[SELECTED PASSAGE]

BEGIN

The Bookworm Beat 5/25/16 — the “damn migraines” edition and open thread
Thankfully, it’s not the kind of migraine that has me rushed off to the ER, or that sees me sunken into abject misery in a darkened room. I’m just lethargic, hence the fact that this Open Thread opened at almost 7 p.m. Pacific Time. Still, migraine or not, I’ve got good stuff to share, and if it’s too late for you to read tonight it will still be good tomorrow:
American colleges — un-educating our children. Or is it “dis-educating?” I really don’t know because we in America have never before had an educational system that strips kids of knowledge and analytical abilities. I have a few posts I want to share with you on that point. The first looks right into the dark heart of the new academic methodology, which claims to teach kids “critical thinking” but, instead, teaches them emotional reaction and group thinking as a substitute for actual analysis and thought.
The second is an article you may already have seen floating around the internet today. Written by Nathan Heller at The New Yorker, it takes a sympathetic look at activist students attending Oberlin. Sympathetic, though, should not be confused with appealing. These are extremely damaged young people and a sympathetic look doesn’t make them any more pleasant. His special focus is on those students who can claim some victim identity status, whether racial, gender mixed-up, handicapped, or anything else that isn’t a white, heteronormative cisgendered male.
Heller has an interesting observation about the bind the universities have created for these students thanks to their obsessive focus on diversity combined with their desired end-product of sameness:
It is sometimes said that the new activists are naïve about the demands of the real world. But as I talked with Eosphoros and Bautista and other students I began to wonder whether they were noticing an ideological incongruity some older people weren’t. A school like Oberlin, which prides itself on being the first to have regularly admitted women and black students, explicitly values diversity. But it’s also supposed to lift students out of their circumstances, diminishing difference. Under a previous ideal, one that drew on terms such as “affirmative action,” students like Eosphoros and Bautista would have been made to feel lucky just to be in school. Today, they are told that they belong there, but they also must take on an extracurricular responsibility: doing the work of diversity. They move their lives to rural Ohio and perform their identities, whatever that might mean. They bear out the school’s vision. In exchange, they’re groomed for old-school entry into the liberal upper middle class. An irony surrounds the whole endeavor, and a lot of students seemed to see it.
It was so much easier when universities simply promised to teach you advanced versions of reading, writing, arithmetic, along with a few marketable skills. Now, though, they promise to create idealized versions of human beings, a promise they are incapable of keeping.

END

[DATA EXTRACT]
BEGIN

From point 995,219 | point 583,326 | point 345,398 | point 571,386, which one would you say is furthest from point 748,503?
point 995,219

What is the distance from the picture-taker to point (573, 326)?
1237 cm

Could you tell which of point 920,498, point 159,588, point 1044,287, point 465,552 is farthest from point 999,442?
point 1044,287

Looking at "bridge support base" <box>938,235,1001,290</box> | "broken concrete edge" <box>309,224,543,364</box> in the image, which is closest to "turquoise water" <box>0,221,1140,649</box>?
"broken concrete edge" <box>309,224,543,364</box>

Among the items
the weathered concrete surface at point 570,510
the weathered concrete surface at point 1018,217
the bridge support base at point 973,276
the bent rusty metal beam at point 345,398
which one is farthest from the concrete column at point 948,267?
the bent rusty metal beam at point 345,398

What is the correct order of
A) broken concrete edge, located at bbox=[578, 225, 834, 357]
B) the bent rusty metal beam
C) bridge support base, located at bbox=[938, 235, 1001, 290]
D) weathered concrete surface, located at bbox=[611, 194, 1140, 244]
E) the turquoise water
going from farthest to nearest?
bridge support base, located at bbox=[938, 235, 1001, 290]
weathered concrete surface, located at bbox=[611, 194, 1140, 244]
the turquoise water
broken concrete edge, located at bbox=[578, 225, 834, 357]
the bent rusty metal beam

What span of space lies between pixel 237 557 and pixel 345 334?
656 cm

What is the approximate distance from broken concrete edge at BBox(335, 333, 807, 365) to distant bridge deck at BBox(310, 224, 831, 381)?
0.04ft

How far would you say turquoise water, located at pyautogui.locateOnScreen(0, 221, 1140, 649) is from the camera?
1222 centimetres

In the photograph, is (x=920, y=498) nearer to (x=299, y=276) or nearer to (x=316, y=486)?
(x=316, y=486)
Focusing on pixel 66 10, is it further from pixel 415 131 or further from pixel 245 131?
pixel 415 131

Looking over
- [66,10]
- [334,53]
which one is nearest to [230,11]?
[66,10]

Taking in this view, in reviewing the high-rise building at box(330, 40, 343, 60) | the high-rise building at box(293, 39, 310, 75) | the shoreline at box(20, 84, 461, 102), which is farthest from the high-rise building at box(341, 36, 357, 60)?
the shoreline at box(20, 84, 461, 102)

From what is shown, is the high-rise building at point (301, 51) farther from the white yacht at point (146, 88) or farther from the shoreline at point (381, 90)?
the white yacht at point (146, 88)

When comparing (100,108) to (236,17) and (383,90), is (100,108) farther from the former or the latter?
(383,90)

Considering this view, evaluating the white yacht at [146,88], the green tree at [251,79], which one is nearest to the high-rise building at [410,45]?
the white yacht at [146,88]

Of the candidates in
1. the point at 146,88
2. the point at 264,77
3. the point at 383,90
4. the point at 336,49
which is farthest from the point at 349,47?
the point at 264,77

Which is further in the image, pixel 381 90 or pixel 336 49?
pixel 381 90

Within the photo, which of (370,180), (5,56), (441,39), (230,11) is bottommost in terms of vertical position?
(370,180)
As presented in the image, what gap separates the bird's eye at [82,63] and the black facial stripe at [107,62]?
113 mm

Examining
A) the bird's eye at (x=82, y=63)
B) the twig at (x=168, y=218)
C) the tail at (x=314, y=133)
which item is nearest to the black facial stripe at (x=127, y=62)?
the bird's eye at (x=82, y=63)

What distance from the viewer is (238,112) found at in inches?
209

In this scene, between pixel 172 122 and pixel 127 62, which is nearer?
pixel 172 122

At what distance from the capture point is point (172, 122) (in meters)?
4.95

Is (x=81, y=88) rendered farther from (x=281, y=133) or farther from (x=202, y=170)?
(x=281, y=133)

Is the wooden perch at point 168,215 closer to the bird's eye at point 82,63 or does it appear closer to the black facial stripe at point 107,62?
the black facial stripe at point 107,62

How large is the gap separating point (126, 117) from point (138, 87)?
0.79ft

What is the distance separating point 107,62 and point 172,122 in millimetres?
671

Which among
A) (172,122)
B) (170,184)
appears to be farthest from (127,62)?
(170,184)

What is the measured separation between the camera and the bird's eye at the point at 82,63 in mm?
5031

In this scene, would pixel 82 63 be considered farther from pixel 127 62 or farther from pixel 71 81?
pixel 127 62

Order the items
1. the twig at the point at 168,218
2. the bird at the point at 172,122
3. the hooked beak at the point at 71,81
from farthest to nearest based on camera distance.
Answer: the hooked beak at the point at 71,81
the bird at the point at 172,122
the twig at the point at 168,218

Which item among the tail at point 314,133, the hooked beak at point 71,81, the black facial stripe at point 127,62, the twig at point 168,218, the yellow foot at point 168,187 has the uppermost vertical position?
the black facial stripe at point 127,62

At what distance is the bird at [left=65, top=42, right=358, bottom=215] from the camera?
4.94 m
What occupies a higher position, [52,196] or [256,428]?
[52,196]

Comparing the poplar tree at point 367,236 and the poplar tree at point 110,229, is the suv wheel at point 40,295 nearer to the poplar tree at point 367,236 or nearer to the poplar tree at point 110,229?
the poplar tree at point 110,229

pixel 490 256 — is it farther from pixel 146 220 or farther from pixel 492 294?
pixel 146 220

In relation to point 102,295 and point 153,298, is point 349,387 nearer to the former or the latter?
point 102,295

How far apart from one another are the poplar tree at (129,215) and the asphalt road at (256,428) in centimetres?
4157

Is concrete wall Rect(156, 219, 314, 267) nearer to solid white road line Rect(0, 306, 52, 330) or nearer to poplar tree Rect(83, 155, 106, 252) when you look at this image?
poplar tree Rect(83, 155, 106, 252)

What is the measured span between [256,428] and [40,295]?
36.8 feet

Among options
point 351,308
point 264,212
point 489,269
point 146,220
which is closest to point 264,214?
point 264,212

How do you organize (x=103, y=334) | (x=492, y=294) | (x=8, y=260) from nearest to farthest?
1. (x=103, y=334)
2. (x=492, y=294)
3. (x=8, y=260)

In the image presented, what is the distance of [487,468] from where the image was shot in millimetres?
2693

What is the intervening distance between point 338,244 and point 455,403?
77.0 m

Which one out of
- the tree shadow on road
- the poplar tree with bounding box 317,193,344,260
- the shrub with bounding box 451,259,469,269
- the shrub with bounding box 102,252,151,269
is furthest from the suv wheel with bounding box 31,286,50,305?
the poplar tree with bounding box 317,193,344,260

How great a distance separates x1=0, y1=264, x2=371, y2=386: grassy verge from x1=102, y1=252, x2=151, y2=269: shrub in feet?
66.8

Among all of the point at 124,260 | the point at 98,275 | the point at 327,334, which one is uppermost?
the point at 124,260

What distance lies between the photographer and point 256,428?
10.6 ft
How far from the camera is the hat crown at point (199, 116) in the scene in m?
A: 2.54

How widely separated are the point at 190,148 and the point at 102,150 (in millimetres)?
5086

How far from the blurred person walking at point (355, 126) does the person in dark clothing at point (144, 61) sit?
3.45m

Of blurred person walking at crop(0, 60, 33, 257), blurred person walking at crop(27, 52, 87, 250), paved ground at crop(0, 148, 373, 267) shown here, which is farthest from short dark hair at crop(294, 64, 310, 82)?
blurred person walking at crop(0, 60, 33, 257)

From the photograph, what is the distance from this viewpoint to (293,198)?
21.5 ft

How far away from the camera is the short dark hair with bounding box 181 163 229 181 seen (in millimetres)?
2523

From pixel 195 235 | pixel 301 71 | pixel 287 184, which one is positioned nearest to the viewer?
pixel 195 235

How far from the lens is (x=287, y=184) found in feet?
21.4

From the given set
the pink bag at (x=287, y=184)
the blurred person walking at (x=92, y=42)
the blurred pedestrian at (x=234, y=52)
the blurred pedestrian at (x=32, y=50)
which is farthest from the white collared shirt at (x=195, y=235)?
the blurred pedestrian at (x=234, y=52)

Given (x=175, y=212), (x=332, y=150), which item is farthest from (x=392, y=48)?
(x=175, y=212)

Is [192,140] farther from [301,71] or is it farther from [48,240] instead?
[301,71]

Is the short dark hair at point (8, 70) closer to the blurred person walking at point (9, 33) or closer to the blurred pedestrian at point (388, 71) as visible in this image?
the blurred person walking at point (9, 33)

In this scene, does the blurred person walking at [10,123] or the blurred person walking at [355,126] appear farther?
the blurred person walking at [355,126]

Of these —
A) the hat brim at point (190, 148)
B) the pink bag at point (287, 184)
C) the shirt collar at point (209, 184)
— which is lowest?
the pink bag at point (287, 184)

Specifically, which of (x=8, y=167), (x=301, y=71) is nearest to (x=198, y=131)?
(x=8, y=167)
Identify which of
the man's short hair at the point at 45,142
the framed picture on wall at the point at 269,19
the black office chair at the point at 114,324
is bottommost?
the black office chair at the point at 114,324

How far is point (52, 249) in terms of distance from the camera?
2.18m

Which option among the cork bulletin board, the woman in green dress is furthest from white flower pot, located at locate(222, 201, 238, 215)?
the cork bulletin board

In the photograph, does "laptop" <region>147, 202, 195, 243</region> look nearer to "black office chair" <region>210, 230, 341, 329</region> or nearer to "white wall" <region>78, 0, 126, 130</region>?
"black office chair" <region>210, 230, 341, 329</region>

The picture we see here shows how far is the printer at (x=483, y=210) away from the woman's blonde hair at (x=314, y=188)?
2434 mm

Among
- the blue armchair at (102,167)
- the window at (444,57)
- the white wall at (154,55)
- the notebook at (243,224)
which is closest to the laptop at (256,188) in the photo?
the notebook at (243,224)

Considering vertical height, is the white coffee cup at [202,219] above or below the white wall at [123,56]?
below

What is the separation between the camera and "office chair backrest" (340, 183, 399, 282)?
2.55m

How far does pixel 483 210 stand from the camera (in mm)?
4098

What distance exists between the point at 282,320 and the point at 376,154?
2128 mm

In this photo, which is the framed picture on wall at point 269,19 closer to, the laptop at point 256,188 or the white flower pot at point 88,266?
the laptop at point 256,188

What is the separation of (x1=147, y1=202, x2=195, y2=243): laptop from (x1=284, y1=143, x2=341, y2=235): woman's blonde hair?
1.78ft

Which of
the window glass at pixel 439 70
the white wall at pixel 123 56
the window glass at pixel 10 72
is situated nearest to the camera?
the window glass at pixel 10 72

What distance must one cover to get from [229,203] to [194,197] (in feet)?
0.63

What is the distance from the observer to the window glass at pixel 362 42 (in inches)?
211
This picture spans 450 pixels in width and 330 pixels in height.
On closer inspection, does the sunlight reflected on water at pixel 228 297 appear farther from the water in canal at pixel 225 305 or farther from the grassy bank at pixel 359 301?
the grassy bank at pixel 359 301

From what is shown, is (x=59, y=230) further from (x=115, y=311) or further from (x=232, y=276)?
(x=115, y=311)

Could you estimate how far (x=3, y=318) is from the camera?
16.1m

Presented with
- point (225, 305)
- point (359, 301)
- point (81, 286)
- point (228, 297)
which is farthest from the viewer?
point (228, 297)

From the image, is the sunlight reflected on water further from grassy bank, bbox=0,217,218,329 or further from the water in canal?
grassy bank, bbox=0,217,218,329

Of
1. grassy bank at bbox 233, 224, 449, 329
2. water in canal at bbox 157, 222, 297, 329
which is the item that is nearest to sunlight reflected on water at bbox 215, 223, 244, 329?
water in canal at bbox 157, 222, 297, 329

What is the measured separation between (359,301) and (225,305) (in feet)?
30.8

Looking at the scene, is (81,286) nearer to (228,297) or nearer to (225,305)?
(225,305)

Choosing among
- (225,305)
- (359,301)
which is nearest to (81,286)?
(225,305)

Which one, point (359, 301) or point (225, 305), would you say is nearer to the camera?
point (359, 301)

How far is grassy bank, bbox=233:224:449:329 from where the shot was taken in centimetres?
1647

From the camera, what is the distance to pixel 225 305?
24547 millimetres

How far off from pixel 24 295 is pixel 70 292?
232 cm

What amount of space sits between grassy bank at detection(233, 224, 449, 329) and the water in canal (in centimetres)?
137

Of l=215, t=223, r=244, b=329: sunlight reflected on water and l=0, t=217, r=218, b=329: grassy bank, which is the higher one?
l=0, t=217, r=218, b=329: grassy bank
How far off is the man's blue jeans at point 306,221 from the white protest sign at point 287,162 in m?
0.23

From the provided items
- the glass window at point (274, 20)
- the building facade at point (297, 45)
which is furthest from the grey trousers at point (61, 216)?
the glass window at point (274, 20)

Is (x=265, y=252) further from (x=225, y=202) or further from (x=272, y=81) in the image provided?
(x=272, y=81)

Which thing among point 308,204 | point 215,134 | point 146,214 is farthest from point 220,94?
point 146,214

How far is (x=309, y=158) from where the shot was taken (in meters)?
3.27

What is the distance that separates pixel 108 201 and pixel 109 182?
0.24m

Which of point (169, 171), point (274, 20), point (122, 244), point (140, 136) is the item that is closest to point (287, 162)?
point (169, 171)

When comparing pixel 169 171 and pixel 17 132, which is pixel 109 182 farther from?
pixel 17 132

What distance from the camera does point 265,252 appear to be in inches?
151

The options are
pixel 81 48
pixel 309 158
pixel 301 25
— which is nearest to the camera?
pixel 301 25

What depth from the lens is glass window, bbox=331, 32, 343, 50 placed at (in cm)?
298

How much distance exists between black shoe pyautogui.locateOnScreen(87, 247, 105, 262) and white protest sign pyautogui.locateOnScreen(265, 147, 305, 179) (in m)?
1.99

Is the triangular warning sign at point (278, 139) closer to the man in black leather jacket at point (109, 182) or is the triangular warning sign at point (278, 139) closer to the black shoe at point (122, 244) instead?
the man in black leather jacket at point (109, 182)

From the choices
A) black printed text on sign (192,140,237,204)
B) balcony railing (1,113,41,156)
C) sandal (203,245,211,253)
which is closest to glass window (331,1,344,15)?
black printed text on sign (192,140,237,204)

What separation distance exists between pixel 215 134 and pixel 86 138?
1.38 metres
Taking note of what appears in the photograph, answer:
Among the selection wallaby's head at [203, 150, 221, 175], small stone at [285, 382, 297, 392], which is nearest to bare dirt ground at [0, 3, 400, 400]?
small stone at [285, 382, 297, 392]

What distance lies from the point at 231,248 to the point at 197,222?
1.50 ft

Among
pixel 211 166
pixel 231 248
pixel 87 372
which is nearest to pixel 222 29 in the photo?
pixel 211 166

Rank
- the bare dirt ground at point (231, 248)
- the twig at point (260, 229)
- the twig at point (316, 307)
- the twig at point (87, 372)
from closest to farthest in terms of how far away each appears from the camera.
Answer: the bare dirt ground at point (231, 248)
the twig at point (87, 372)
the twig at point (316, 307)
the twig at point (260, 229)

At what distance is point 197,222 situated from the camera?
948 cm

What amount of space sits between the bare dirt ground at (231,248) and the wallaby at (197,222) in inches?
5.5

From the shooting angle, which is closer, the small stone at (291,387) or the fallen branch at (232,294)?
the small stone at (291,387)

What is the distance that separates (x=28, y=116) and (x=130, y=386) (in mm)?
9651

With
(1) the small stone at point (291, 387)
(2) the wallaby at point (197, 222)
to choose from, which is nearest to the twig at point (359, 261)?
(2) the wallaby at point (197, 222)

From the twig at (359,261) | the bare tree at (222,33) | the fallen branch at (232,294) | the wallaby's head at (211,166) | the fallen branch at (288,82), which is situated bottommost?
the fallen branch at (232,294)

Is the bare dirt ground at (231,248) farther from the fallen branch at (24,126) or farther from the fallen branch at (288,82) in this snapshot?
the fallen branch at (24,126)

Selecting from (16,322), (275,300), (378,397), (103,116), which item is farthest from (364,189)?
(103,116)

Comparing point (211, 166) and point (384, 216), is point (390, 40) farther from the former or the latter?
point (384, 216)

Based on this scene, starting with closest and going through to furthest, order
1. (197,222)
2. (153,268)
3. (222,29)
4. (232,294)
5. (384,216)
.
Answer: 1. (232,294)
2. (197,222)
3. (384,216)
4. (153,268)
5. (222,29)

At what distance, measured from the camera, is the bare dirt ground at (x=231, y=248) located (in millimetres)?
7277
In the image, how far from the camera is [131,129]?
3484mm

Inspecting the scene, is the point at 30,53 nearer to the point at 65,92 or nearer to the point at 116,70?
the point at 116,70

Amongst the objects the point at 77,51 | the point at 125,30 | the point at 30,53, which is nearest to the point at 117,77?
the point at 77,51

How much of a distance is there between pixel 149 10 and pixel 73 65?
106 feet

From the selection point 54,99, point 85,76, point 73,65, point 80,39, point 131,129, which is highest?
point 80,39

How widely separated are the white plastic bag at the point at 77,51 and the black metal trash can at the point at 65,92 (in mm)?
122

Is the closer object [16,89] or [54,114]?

END

Echo the Bookworm Beat post word for word, starting with "The second is" and going on through "heteronormative cisgendered male.". The entries stand apart from the Bookworm Beat post and have no connection to it.

[WRITTEN RESPONSE]
The second is an article you may already have seen floating around the internet today. Written by Nathan Heller at The New Yorker, it takes a sympathetic look at activist students attending Oberlin. Sympathetic, though, should not be confused with appealing. These are extremely damaged young people and a sympathetic look doesn’t make them any more pleasant. His special focus is on those students who can claim some victim identity status, whether racial, gender mixed-up, handicapped, or anything else that isn’t a white, heteronormative cisgendered male.